Image-text web data
________________

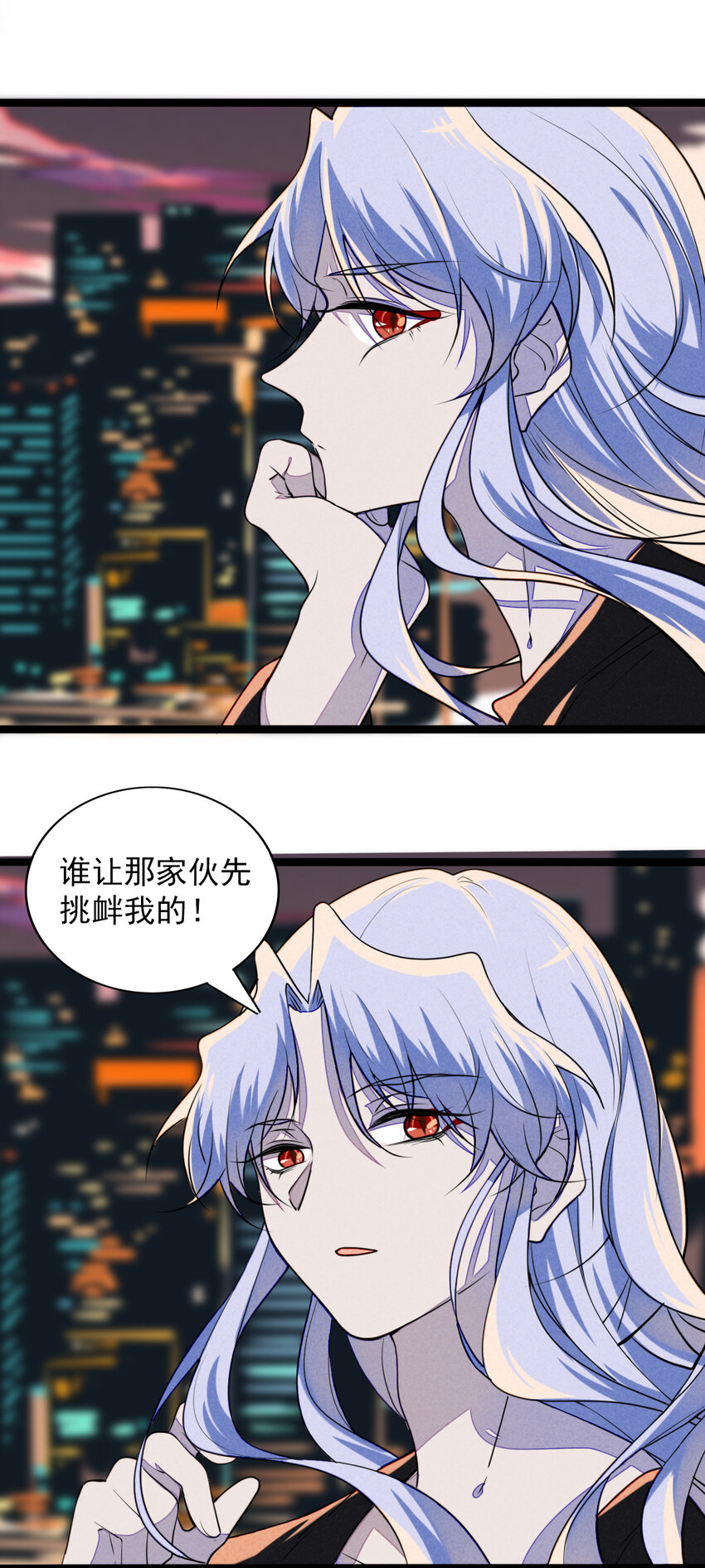 21 胜负欲过盛的笨蛋-第22话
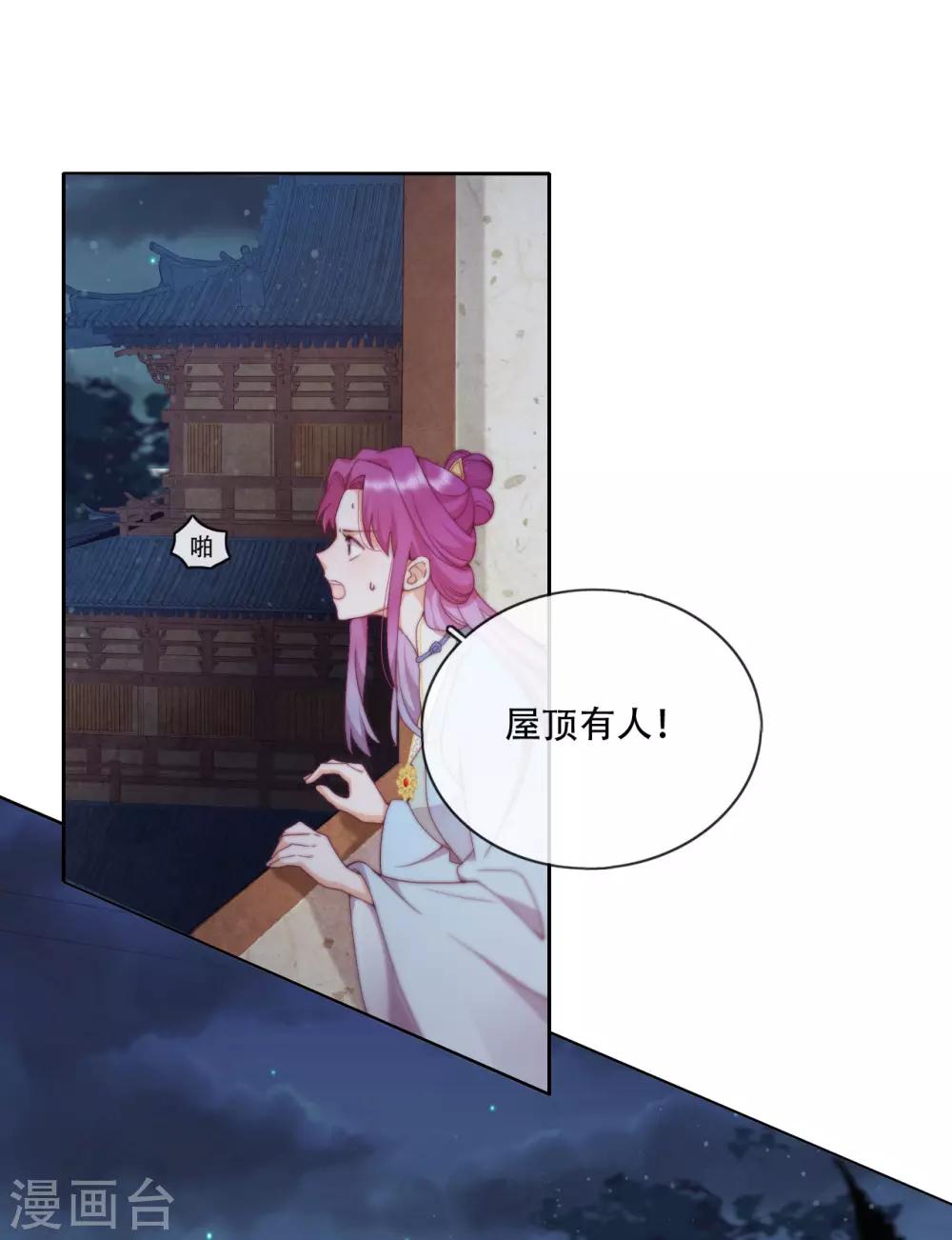 第19话 巧取与豪夺(1/2)-第21话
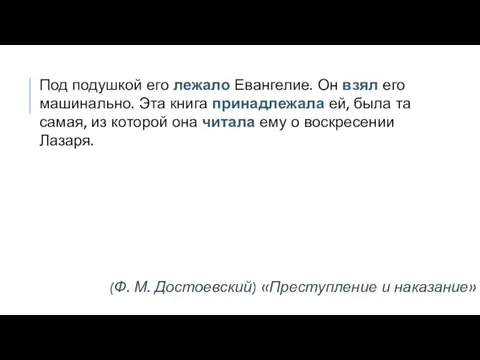 Под подушкой его лежало Евангелие. Он взял его машинально. Эта книга принадлежала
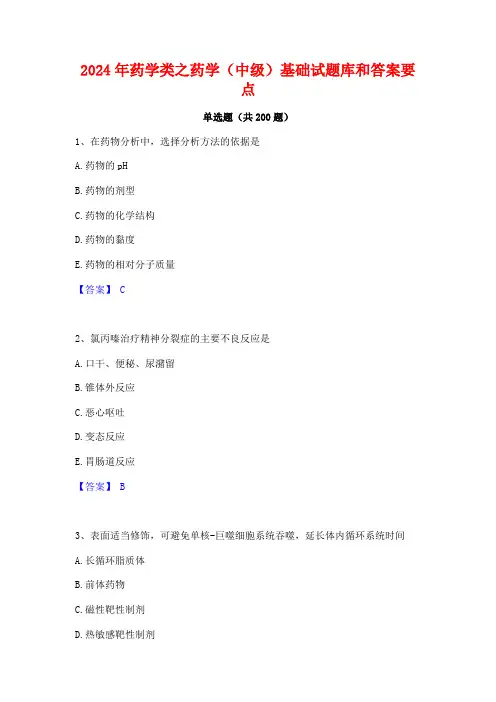 2024年药学类之药学(中级)基础试题库和答案要点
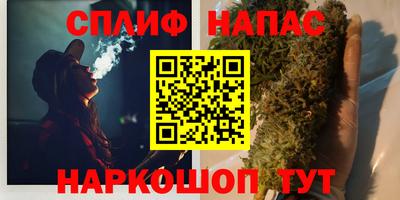 кристаллы Пушкино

________________

Because the pictures are not wanted, retype every record exactly without them.

 21 胜负欲过盛的笨蛋-第22话
 第19话 巧取与豪夺(1/2)-第21话
 Под подушкой его лежало Евангелие. Он взял его машинально. Эта книга принадлежала
 2024年药学类之药学(中级)基础试题库和答案要点
 кристаллы Пушкино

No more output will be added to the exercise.